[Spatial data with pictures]
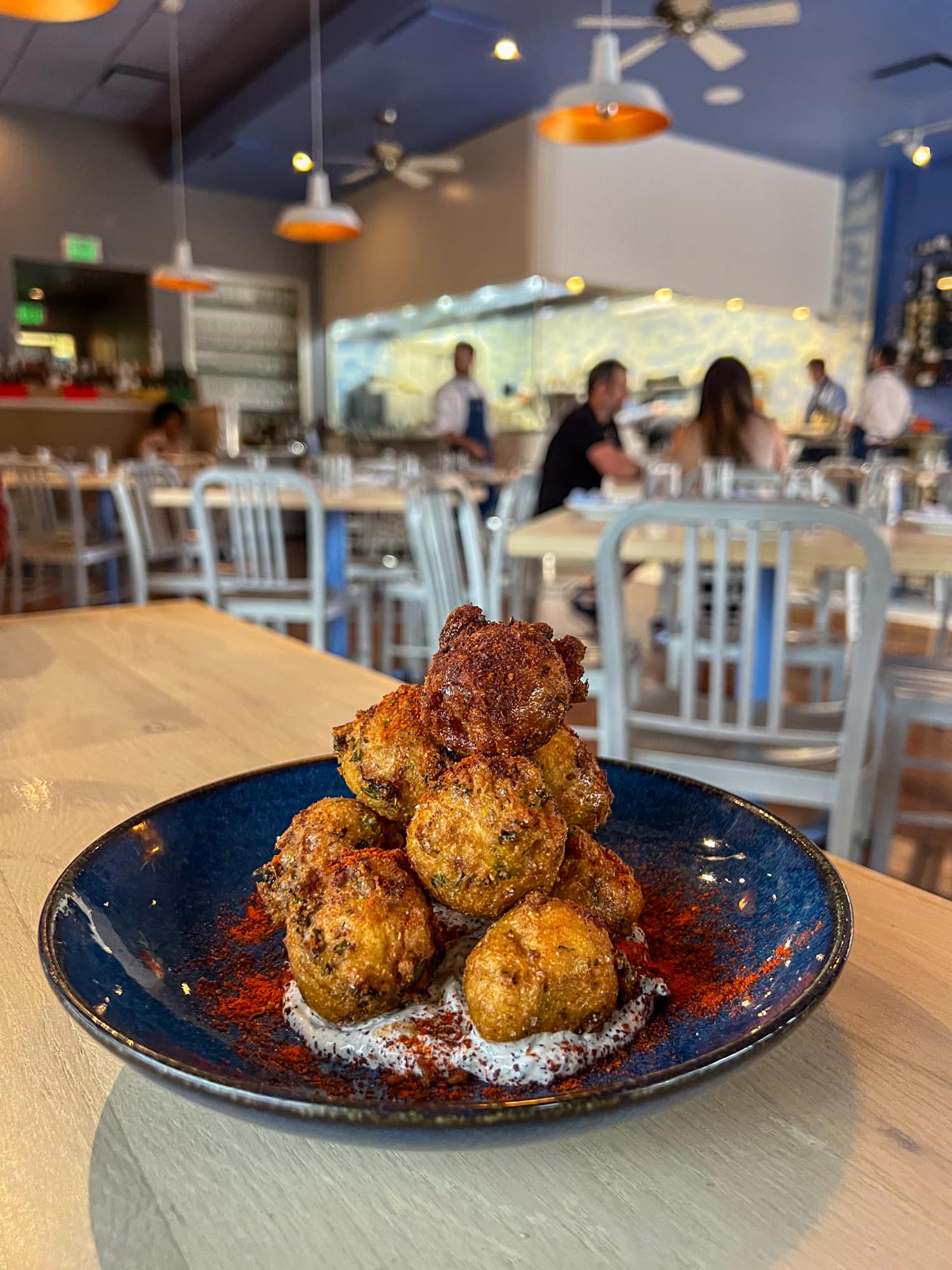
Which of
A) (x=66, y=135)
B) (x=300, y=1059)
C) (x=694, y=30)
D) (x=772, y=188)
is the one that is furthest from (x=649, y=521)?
(x=66, y=135)

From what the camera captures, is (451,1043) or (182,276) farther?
(182,276)

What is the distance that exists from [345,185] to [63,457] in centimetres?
345

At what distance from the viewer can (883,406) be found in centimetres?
728

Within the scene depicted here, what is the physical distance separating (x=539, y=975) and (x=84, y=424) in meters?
7.30

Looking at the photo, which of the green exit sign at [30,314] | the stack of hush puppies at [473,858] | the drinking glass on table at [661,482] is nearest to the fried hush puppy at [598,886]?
the stack of hush puppies at [473,858]

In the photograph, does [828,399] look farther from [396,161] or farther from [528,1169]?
[528,1169]

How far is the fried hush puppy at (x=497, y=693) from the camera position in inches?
16.0

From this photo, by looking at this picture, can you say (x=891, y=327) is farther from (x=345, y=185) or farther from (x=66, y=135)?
(x=66, y=135)

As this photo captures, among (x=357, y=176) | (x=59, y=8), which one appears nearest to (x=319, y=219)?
(x=357, y=176)

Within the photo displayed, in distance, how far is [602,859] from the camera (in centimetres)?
44

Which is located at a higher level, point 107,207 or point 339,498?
point 107,207

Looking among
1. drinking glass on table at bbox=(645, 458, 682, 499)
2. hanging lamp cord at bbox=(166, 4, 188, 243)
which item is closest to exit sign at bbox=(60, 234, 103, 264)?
hanging lamp cord at bbox=(166, 4, 188, 243)

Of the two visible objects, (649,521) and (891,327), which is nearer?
(649,521)

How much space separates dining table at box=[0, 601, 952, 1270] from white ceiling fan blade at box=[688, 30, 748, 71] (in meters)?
4.83
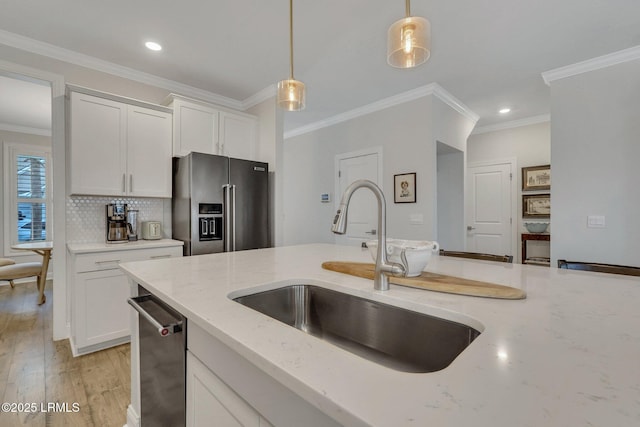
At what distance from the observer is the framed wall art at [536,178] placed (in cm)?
420

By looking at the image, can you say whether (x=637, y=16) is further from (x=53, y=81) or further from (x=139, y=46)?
(x=53, y=81)

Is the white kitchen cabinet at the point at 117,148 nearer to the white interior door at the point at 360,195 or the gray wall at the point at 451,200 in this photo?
the white interior door at the point at 360,195

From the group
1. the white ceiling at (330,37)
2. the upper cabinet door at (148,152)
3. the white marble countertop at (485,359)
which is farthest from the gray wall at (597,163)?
the upper cabinet door at (148,152)

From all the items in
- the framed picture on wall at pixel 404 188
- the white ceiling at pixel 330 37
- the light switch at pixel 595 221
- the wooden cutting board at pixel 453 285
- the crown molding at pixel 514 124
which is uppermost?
the white ceiling at pixel 330 37

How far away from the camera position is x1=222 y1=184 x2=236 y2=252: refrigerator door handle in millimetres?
2955

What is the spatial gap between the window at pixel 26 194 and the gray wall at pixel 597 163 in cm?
739

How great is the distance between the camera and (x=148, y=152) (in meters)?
2.82

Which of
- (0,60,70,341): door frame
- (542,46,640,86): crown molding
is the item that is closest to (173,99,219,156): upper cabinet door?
(0,60,70,341): door frame

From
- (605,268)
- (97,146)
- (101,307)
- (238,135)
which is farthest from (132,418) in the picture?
(238,135)

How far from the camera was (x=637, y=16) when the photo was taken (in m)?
2.16

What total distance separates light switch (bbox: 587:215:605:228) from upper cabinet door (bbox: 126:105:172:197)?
411cm

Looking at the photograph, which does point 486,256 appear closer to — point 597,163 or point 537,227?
point 597,163

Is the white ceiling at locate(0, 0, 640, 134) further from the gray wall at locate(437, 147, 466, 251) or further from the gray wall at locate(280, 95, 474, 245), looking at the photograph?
the gray wall at locate(437, 147, 466, 251)

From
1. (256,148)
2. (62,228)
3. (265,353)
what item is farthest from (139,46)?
(265,353)
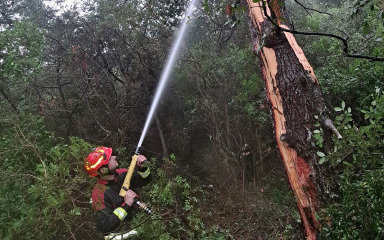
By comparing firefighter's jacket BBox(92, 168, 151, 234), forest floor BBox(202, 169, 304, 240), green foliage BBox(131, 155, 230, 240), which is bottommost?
forest floor BBox(202, 169, 304, 240)

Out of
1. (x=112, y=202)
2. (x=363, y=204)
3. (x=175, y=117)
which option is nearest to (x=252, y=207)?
(x=112, y=202)

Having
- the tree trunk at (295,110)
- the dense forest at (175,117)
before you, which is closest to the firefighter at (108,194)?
the dense forest at (175,117)

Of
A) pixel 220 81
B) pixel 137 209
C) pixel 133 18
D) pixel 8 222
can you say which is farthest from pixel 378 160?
pixel 133 18

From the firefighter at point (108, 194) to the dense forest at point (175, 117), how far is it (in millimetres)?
184

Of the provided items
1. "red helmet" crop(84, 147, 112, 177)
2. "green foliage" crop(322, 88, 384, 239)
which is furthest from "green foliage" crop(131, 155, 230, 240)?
"green foliage" crop(322, 88, 384, 239)

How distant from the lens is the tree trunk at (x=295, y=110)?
124 inches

## DIRECTION
Your copy should hold every record word for word and none of the pictures.

## FINISHED ANSWER
Which of
A) (x=66, y=135)
B) (x=300, y=1059)
C) (x=694, y=30)
D) (x=772, y=188)
is the one that is furthest from (x=649, y=521)?
(x=66, y=135)

From what the camera captures, is (451,1043) or (182,276) farther?
(182,276)

What is the distance that exists from [345,185] to [63,457] in centimetres?
345

At what distance from the viewer can (883,406) be found in centimetres?
728

Within the scene depicted here, what is the physical distance separating (x=539, y=975) and (x=84, y=424) in meters?
7.30

Looking at the photo, which of the green exit sign at [30,314] | the stack of hush puppies at [473,858] | the drinking glass on table at [661,482] is nearest to the fried hush puppy at [598,886]?
the stack of hush puppies at [473,858]

In the photograph, does [828,399] look farther from [396,161] or farther from [528,1169]?
[528,1169]

How far is the fried hush puppy at (x=497, y=693) from the camera position in inches?
16.0

From this photo, by looking at this picture, can you say (x=891, y=327) is farther from (x=345, y=185) or farther from (x=66, y=135)?
(x=66, y=135)

As this photo captures, among (x=357, y=176) | (x=59, y=8), which one appears nearest to (x=319, y=219)?
(x=357, y=176)

Within the photo displayed, in distance, how far is [602,859] from the camera (in centimetres)?
44

Which is located at a higher level, point 107,207 or point 339,498?
point 107,207

Looking among
1. drinking glass on table at bbox=(645, 458, 682, 499)
2. hanging lamp cord at bbox=(166, 4, 188, 243)
which item is closest to exit sign at bbox=(60, 234, 103, 264)?
hanging lamp cord at bbox=(166, 4, 188, 243)

Of the two visible objects, (649,521) and (891,327), which is nearer?
(649,521)

How much space separates dining table at box=[0, 601, 952, 1270] from white ceiling fan blade at box=[688, 30, 748, 71] (in meters)?
4.83
At what distance from the observer is the framed wall art at [536,178] placed (in cm)?
420

By looking at the image, can you say whether (x=637, y=16) is further from (x=53, y=81) or further from (x=139, y=46)?
(x=53, y=81)

Is the white kitchen cabinet at the point at 117,148 nearer to the white interior door at the point at 360,195 or the gray wall at the point at 451,200 in this photo?
the white interior door at the point at 360,195

From the group
1. the white ceiling at (330,37)
2. the upper cabinet door at (148,152)
3. the white marble countertop at (485,359)
which is farthest from the gray wall at (597,163)?
the upper cabinet door at (148,152)

From all the items in
- the framed picture on wall at pixel 404 188
- the white ceiling at pixel 330 37
- the light switch at pixel 595 221
- the wooden cutting board at pixel 453 285
- the crown molding at pixel 514 124
which is uppermost?
the white ceiling at pixel 330 37

How far away from the camera position is x1=222 y1=184 x2=236 y2=252: refrigerator door handle in millimetres?
2955

What is the spatial gap between the window at pixel 26 194 and the gray wall at pixel 597 163 in cm?
739

How great is the distance between the camera and (x=148, y=152) (in meters)?
2.82

Which of
- (0,60,70,341): door frame
- (542,46,640,86): crown molding
is the item that is closest to (173,99,219,156): upper cabinet door?
(0,60,70,341): door frame

From
- (605,268)
- (97,146)
- (101,307)
- (238,135)
which is farthest from (132,418) in the picture?
(238,135)

How far from the camera was (x=637, y=16) when the photo was taken (in m)?
2.16

What total distance separates light switch (bbox: 587:215:605:228) from upper cabinet door (bbox: 126:105:172:197)?
411cm

Looking at the photograph, which does point 486,256 appear closer to — point 597,163 or point 537,227?
point 597,163

Is the white ceiling at locate(0, 0, 640, 134) further from the gray wall at locate(437, 147, 466, 251) or further from the gray wall at locate(280, 95, 474, 245), looking at the photograph?
the gray wall at locate(437, 147, 466, 251)

From
1. (256,148)
2. (62,228)
3. (265,353)
what item is farthest from (139,46)?
(265,353)
By comparing firefighter's jacket BBox(92, 168, 151, 234), forest floor BBox(202, 169, 304, 240), green foliage BBox(131, 155, 230, 240), which is bottommost?
forest floor BBox(202, 169, 304, 240)

Out of
1. (x=112, y=202)
2. (x=363, y=204)
3. (x=175, y=117)
which option is nearest to (x=252, y=207)?
(x=112, y=202)

Having
- the tree trunk at (295,110)
- the dense forest at (175,117)
before you, which is closest to the firefighter at (108,194)?
the dense forest at (175,117)

Of
A) pixel 220 81
B) pixel 137 209
C) pixel 133 18
D) pixel 8 222
can you say which is farthest from pixel 378 160?
pixel 133 18

From the firefighter at point (108, 194) to the dense forest at point (175, 117), how far is it (in millimetres)?
184

Of the provided items
1. "red helmet" crop(84, 147, 112, 177)
2. "green foliage" crop(322, 88, 384, 239)
which is furthest from "green foliage" crop(131, 155, 230, 240)?
"green foliage" crop(322, 88, 384, 239)

How distant from the lens is the tree trunk at (x=295, y=110)?
124 inches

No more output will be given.